● EXERCISE INPUT
· · · ·
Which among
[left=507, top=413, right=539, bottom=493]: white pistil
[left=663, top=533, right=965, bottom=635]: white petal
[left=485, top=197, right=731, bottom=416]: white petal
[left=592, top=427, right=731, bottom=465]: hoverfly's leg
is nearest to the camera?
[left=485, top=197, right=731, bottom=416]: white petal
· · · ·
● THE PROBLEM
Print all of the lines above verbatim.

● SOLUTION FOR THIS EXERCISE
Which among
[left=507, top=413, right=539, bottom=493]: white pistil
[left=663, top=533, right=965, bottom=635]: white petal
[left=485, top=197, right=731, bottom=416]: white petal
[left=592, top=427, right=731, bottom=465]: hoverfly's leg
is nearest to the camera?
[left=485, top=197, right=731, bottom=416]: white petal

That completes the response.